Los intentos de algunos empleados por destituir a Altman en 2023, argumentando "comportamiento caótico y engañoso", no fueron una anécdota aislada, sino el reflejo de una tensión constante entre quienes impulsan una visión ética y quienes siguen un modelo centrado en resultados rápidos.
Cuando los líderes de una empresa con poder potencialmente civilizatorio actúan en las sombras o responden ante intereses financieros antes que ante el bien común, el riesgo no es solo económico. Es existencial.
Hacia una supervisión ciudadana: ¿Utopía o necesidad urgente?
Más allá de las críticas, The OpenAI Files también sugieren vías de avance. Entre ellas destacan:
- Establecer organismos internacionales de auditoría algorítmica.
- Crear juntas de gobernanza con representación pública real.
- Exigir transparencia en modelos, datos y procesos de entrenamiento.
- Introducir mecanismos legales para frenar desarrollos no evaluados.
Estas propuestas apuntan a un nuevo contrato social en la era de la inteligencia artificial.
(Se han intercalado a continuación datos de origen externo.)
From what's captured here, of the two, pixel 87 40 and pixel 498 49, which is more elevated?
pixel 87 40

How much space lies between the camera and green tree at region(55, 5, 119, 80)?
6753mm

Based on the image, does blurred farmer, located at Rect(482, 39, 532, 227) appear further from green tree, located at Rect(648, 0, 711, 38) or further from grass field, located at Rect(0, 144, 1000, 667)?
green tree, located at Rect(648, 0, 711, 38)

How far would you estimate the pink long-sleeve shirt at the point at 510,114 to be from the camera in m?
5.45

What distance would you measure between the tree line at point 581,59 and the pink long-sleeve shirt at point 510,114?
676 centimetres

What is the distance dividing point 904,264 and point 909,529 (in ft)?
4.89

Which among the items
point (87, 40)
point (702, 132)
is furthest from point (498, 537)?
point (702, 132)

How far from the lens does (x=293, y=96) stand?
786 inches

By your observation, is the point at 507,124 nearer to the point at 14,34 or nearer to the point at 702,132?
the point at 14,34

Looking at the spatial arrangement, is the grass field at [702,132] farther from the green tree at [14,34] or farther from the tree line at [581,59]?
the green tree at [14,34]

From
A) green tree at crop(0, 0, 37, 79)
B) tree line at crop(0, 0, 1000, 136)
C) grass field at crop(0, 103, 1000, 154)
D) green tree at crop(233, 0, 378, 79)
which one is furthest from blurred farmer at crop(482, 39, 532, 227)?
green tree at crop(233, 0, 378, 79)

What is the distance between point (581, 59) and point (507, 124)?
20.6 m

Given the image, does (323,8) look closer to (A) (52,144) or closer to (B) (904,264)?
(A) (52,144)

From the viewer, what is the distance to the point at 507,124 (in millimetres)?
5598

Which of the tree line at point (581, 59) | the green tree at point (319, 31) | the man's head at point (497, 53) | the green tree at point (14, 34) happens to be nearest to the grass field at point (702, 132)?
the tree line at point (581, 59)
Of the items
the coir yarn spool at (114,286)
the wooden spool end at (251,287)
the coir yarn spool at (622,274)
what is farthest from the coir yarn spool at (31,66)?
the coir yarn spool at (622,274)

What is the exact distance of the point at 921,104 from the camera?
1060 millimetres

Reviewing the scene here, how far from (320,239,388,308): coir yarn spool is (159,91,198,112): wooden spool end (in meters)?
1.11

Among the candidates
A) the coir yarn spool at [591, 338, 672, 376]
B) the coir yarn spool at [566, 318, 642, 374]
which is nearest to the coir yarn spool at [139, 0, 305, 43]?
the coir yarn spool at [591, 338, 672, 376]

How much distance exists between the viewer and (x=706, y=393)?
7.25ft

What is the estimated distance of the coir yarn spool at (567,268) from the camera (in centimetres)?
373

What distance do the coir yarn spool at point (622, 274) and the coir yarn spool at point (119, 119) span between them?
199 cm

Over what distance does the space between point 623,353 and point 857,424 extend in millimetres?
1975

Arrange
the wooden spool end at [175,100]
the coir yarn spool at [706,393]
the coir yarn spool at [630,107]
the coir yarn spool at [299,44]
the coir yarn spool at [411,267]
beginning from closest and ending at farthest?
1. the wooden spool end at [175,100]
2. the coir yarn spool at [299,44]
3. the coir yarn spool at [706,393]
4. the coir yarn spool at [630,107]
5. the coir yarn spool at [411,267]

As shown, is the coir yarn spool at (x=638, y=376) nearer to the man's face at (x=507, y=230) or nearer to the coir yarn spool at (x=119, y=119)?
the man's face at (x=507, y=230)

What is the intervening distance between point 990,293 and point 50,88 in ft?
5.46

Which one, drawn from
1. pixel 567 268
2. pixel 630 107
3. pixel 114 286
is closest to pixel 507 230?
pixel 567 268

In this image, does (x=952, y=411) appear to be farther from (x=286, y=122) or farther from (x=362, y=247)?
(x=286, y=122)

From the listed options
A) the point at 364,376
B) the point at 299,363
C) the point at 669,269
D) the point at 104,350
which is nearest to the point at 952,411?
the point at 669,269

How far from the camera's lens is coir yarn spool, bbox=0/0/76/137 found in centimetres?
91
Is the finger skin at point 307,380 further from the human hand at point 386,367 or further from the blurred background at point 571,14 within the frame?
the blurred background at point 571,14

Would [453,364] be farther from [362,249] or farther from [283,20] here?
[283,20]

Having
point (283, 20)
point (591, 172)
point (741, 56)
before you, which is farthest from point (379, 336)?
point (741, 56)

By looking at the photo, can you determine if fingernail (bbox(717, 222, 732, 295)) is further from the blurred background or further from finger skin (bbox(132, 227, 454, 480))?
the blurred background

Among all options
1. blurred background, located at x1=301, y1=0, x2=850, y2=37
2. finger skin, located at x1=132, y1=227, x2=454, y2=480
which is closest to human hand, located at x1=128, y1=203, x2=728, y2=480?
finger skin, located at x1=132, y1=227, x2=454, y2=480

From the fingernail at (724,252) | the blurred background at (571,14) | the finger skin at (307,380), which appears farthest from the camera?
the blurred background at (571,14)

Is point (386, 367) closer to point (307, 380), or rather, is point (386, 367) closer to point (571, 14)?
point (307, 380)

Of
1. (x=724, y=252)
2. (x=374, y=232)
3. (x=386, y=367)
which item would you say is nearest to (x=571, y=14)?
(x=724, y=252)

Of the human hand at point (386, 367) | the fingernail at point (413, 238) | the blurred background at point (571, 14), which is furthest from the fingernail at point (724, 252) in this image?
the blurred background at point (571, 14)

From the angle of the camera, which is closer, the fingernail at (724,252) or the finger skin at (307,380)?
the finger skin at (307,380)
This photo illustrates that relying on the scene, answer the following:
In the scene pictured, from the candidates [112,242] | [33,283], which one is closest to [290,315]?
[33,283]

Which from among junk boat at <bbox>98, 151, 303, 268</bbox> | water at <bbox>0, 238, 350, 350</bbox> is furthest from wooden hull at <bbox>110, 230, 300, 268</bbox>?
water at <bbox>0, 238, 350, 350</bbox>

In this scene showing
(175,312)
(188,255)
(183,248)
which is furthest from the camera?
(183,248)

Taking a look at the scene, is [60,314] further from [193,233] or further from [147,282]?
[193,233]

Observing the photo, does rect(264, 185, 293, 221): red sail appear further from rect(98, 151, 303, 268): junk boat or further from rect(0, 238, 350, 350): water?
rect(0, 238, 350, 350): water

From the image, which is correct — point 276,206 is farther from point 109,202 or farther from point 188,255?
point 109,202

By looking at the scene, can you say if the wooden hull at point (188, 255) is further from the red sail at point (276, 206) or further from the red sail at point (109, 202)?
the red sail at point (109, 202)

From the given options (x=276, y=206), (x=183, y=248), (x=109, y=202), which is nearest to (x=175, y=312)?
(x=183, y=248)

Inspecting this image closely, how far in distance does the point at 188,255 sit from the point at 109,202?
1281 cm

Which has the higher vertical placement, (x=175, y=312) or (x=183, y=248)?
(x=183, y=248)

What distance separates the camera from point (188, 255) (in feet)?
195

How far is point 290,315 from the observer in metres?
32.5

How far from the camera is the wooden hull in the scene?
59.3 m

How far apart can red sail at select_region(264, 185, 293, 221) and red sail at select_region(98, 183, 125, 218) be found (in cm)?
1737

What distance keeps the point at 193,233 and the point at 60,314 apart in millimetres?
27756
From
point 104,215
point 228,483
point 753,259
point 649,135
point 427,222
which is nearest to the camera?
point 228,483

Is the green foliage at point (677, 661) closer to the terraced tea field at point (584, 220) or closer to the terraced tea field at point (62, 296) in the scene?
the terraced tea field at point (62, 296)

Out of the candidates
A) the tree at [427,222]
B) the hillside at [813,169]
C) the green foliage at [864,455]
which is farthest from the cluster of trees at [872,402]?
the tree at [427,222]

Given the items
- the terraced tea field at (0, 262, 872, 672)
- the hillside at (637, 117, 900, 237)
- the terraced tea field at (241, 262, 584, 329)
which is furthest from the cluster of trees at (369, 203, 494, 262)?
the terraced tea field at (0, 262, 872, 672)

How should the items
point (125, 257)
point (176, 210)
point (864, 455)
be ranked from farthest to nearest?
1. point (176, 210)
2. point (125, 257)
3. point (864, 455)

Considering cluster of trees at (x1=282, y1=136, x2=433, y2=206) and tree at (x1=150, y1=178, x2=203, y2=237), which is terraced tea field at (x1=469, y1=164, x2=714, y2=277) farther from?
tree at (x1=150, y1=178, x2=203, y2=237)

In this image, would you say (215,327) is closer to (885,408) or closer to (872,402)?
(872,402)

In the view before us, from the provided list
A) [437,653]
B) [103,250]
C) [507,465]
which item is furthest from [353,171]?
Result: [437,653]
Si la AGI puede transformar el trabajo, la geopolítica y el conocimiento mismo, no puede desarrollarse bajo la lógica de una startup del siglo XX. Hace falta una institucionalidad que esté a la altura del desafío, con participación ciudadana, expertos independientes y marcos legales robustos.
La carrera hacia el futuro exige algo más que velocidad
Vivimos un momento que recuerda, en escala y ambición, a la Revolución Industrial o a la invención de la imprenta. En cada uno de esos episodios, las tecnologías transformaron el mundo, pero también generaron desigualdades, desplazamientos y conflictos cuando no fueron acompañadas por estructuras de regulación y adaptación.
El problema no es el desarrollo de la AGI en sí, según el proyecto. Es quién la construye, cómo se supervisa y a quién responde.